◆ Problem statement:
Locate the line containing "Looking at the positions, is" in the entries below, then retype it and every later line exactly, leaving out pictures.

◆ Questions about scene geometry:
·····

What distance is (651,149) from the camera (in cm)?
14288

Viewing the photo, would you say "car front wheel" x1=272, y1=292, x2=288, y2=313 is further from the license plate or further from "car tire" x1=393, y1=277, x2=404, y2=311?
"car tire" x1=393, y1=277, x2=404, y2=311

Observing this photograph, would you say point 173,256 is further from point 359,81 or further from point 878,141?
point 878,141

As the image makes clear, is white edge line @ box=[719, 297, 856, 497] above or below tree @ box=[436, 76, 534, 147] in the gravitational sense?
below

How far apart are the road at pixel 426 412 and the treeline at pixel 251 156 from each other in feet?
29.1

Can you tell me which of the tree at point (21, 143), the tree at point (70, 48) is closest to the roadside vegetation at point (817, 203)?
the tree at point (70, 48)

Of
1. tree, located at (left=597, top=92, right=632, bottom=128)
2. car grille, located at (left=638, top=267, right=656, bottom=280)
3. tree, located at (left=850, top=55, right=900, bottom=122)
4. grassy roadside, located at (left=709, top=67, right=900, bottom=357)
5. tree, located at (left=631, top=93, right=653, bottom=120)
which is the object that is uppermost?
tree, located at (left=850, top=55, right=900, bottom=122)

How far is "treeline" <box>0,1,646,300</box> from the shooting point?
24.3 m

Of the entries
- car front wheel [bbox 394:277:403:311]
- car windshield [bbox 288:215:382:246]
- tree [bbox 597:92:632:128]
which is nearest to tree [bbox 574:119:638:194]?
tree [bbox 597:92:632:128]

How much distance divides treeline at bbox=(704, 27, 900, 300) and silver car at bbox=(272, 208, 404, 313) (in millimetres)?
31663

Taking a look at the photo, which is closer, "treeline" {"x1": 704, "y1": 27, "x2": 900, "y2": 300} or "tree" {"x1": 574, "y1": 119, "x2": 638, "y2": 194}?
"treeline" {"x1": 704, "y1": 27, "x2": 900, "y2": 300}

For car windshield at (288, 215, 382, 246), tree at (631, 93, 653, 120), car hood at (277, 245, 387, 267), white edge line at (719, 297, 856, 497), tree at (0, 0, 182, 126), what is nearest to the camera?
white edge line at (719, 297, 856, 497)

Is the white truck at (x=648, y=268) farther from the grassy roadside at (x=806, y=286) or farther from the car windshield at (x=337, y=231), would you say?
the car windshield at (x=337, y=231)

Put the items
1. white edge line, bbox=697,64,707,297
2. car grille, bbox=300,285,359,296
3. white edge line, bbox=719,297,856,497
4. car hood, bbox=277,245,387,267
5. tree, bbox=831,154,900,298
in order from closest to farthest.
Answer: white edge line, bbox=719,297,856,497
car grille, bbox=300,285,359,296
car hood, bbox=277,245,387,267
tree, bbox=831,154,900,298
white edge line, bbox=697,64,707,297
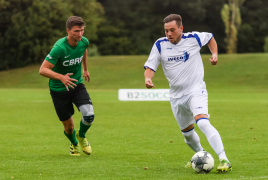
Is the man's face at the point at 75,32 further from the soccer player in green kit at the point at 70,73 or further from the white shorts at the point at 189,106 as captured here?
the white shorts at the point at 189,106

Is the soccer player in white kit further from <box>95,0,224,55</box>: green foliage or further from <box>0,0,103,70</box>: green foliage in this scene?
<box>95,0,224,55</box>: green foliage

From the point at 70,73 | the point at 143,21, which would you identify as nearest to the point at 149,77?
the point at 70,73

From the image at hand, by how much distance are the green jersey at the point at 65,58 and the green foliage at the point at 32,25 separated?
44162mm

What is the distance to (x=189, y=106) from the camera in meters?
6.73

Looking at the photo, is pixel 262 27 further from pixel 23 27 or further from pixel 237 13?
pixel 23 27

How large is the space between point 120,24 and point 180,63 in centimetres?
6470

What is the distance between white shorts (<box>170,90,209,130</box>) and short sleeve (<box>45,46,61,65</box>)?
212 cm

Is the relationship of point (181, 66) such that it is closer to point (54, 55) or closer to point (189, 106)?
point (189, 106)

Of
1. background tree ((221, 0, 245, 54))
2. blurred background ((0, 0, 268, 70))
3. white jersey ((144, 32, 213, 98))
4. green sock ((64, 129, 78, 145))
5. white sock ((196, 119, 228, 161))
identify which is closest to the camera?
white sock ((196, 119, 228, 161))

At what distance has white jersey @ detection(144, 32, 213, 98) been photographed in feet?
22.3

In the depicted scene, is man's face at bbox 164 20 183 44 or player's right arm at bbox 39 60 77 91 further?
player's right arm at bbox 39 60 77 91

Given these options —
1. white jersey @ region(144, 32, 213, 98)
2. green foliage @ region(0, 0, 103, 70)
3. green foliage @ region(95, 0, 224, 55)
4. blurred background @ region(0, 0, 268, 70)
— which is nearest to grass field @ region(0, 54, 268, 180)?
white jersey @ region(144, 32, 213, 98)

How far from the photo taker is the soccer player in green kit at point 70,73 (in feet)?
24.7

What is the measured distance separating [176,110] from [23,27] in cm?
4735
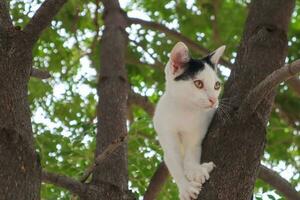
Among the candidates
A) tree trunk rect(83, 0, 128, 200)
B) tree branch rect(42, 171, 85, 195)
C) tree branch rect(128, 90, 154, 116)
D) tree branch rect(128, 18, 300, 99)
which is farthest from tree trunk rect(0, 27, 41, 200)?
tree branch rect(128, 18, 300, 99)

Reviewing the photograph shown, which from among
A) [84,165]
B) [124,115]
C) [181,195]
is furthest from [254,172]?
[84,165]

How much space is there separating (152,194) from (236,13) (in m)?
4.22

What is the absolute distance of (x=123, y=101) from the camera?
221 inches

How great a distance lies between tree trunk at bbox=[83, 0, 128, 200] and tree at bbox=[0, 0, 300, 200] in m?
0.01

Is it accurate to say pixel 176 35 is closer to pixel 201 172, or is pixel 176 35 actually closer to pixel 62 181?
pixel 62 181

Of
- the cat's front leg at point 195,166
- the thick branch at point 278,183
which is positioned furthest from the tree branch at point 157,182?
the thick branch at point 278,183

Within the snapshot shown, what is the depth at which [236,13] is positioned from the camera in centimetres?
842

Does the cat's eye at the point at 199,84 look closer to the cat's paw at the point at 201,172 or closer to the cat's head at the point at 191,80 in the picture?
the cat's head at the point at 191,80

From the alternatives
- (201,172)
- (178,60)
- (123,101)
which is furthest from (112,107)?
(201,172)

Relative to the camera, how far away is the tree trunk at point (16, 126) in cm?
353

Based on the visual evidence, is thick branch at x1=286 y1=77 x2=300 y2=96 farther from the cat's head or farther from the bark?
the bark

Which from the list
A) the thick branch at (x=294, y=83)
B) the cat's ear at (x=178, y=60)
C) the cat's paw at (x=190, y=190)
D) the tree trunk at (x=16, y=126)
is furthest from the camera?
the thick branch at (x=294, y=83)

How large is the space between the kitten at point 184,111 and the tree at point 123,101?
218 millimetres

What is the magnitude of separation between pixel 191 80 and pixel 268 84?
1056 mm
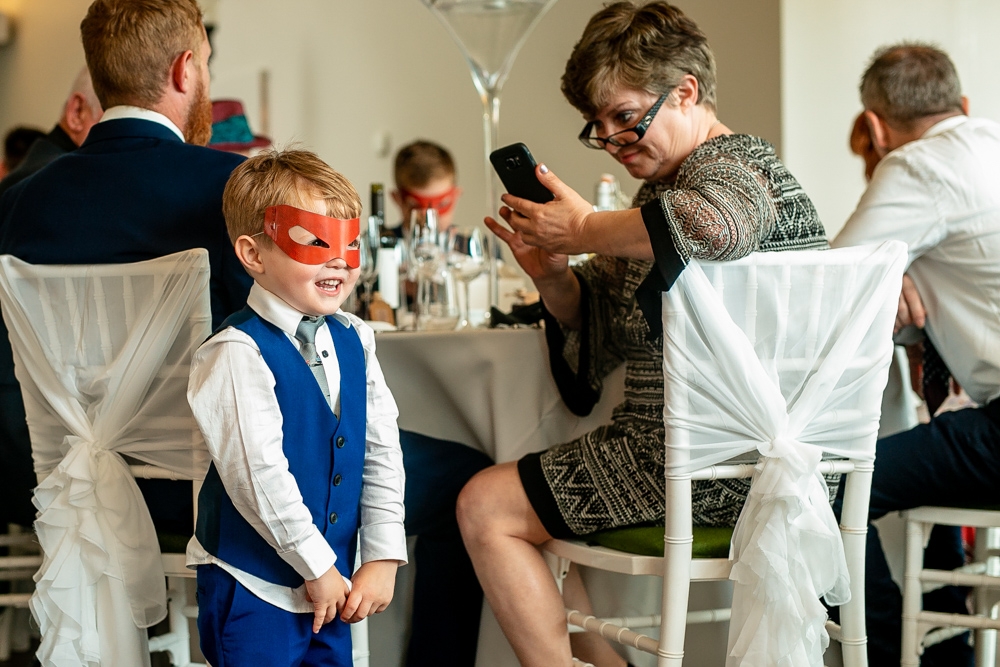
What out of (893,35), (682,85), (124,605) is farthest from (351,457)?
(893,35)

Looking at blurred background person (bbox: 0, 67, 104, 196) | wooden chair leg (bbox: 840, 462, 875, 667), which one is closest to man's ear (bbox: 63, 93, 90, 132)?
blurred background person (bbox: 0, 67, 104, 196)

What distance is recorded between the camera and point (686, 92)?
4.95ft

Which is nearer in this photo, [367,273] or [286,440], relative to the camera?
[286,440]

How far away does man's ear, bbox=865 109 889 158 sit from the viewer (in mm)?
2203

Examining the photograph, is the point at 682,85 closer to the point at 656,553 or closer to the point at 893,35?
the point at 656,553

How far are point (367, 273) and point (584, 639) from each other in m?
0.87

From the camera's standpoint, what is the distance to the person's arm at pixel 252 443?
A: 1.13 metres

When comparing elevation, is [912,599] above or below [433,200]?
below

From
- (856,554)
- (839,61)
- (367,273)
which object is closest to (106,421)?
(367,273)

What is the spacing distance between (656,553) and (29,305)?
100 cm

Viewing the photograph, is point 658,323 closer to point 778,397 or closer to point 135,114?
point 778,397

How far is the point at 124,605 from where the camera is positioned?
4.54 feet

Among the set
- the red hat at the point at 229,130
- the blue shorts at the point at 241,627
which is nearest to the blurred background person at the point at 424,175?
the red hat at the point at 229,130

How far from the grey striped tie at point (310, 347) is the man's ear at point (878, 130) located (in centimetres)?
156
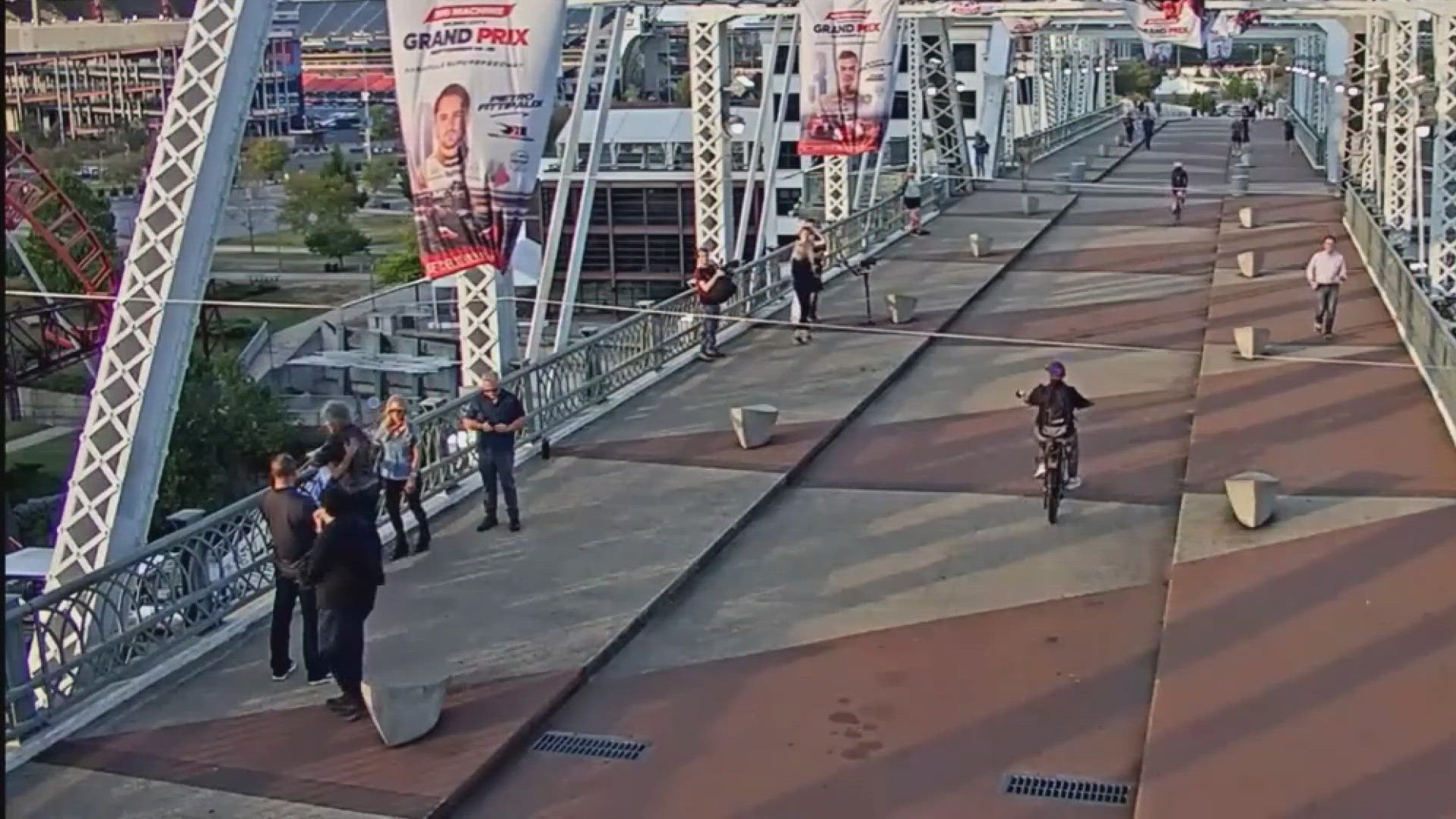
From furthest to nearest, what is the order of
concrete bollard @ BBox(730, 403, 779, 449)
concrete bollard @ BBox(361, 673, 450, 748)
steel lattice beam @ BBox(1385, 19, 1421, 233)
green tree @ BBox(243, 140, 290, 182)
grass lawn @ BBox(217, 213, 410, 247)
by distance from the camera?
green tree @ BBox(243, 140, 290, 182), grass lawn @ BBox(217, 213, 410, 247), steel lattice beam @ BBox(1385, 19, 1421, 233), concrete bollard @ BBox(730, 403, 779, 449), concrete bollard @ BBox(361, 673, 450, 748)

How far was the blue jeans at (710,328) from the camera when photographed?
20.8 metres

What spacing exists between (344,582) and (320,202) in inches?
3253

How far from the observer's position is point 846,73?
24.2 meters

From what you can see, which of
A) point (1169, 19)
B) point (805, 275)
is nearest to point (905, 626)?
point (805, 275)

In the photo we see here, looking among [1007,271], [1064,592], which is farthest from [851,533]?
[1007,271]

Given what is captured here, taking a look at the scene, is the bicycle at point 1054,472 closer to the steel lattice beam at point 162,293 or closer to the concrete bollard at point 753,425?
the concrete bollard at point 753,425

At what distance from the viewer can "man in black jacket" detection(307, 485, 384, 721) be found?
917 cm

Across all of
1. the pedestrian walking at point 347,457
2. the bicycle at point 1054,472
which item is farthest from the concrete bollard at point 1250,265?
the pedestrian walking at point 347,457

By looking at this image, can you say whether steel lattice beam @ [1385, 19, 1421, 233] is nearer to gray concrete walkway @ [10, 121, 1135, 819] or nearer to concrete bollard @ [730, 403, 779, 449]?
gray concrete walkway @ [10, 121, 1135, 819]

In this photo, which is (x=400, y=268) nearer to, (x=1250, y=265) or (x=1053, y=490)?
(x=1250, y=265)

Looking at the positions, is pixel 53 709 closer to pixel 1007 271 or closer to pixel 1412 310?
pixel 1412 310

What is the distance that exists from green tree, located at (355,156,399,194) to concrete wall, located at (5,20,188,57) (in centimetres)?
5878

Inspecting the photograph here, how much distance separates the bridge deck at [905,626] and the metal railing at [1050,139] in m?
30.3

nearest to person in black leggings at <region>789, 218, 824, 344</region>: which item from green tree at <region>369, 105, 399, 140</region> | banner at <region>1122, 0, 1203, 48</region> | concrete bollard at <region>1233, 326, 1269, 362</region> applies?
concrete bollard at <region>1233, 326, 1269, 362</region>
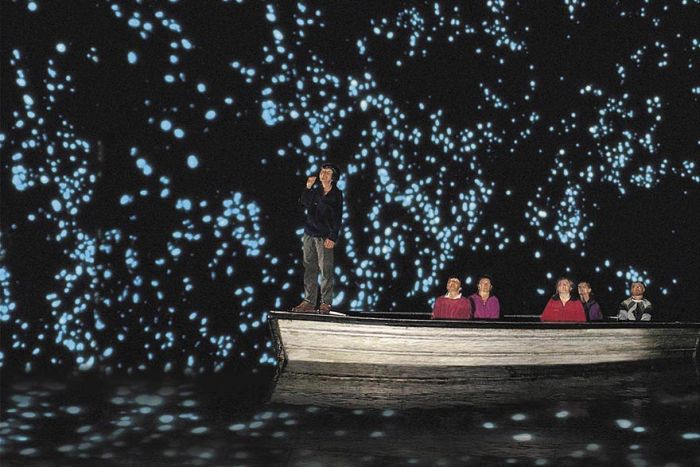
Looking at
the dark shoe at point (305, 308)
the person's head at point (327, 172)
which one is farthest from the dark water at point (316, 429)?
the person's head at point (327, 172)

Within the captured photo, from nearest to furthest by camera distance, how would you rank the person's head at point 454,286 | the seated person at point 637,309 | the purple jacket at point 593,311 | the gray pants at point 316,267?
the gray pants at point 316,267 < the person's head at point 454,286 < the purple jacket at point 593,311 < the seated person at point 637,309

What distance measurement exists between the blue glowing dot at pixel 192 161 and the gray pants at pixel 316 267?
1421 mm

·····

◆ Full answer:
Looking at the positions, is pixel 53 709 closer to pixel 1007 271 or closer to pixel 1412 310?
pixel 1412 310

What is the distance that exists from green tree, located at (355,156,399,194) to concrete wall, located at (5,20,188,57) (in centimetres)?
5878

Inspecting the photograph here, how much distance separates the bridge deck at [905,626] and the metal railing at [1050,139] in m?
30.3

nearest to person in black leggings at <region>789, 218, 824, 344</region>: which item from green tree at <region>369, 105, 399, 140</region> | banner at <region>1122, 0, 1203, 48</region> | concrete bollard at <region>1233, 326, 1269, 362</region> applies?
concrete bollard at <region>1233, 326, 1269, 362</region>
Looking at
the dark shoe at point (305, 308)
the person's head at point (327, 172)
which one is farthest from the dark water at point (316, 429)?
the person's head at point (327, 172)

Within the captured photo, from nearest to furthest by camera distance, how would you rank the person's head at point 454,286 | the seated person at point 637,309 | the purple jacket at point 593,311 | the gray pants at point 316,267?
the gray pants at point 316,267 < the person's head at point 454,286 < the purple jacket at point 593,311 < the seated person at point 637,309

What distance measurement exists between the blue glowing dot at pixel 192 161 and the gray pants at pixel 316 267?
1421 mm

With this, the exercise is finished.